Difference between revisions of "Maximum Likelihood Estimation"

General

• Obtain an estimate for an unknown parameter theta using the data that we obtained from our sample.
• Choose a value of theta that maximizes the likelihood of getting the data we observed.
• Joint probability mass function: If the observations are independent you can just multiply the PDFs of the individual observations.
  • ${\displaystyle L(\theta )=\prod _{i=1}^{n}f(x_{i};\theta )}$ (General formulation)

Bernoulli Distribution

• ${\displaystyle f(x_{i};p)=p^{x_{i}}(1-p)^{1-x_{i}}}$ for xi = 0 or 1 and 0 < p < 1.
• If the Xi are independent Bernoulli random variables with unknown parameter p, replace the general notation with the bernoulli notation:
• ${\displaystyle L(p)=p^{\sum x_{i}}(1-p)^{n-\sum x_{i}}}$
• ${\displaystyle logL(p)=(\sum x_{i})log(p)+(n-\sum x_{i})log(1-p)}$

Exponential Distribution

• Suppose we have samples from an exponential distribution with parameter lambda:
  • ${\displaystyle X_{i}\sim {\textrm {Exp}}(\lambda )}$, assuming i.i.d.
• Recall that the density is the product of ${\displaystyle f(x_{\textrm {undertilde}}|\lambda )=\prod _{i=1}^{n}\lambda e^{-\lambda x_{i}}=\lambda ^{n}e^{-\lambda \sum x_{i}}}$
• ${\displaystyle L(\lambda |x_{\textrm {undertilde}})=\lambda ^{n}e^{-\lambda \sum x_{i}}}$
+-------+
[Exercise task 1]
Summarize the text on maximum likelihood estimation in two sentences.

[Material provided]
+-------+
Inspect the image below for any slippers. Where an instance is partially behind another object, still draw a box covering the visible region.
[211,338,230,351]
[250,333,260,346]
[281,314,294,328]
+-------+
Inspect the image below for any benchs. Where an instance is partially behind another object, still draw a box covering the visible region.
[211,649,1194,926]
+-------+
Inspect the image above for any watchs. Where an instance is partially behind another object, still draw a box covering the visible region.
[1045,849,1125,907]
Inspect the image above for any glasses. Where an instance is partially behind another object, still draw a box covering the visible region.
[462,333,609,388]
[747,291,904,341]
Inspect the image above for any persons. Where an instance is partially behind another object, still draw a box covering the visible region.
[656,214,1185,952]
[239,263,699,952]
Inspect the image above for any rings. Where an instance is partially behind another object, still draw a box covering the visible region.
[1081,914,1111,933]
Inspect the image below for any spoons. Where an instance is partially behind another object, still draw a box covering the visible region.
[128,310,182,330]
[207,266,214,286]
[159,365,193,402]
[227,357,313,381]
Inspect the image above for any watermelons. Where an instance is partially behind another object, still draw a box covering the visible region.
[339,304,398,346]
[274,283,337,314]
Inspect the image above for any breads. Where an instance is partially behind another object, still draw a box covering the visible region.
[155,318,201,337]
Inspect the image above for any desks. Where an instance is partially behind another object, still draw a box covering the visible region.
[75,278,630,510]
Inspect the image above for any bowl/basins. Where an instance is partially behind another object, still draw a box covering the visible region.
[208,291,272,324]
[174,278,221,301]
+-------+
[Exercise task 2]
Show each line of the records that contains the word "below".

[Exercise result 1]
Maximum likelihood estimation estimates an unknown parameter theta from sample data by choosing the value of theta that maximizes the likelihood of the observed data. For independent observations, that likelihood is the product of the individual PDFs, and the text works this out for independent Bernoulli variables with parameter p and for i.i.d. exponential samples with parameter lambda.

[Exercise result 2]
Inspect the image below for any slippers. Where an instance is partially behind another object, still draw a box covering the visible region.
Inspect the image below for any benchs. Where an instance is partially behind another object, still draw a box covering the visible region.
Inspect the image below for any spoons. Where an instance is partially behind another object, still draw a box covering the visible region.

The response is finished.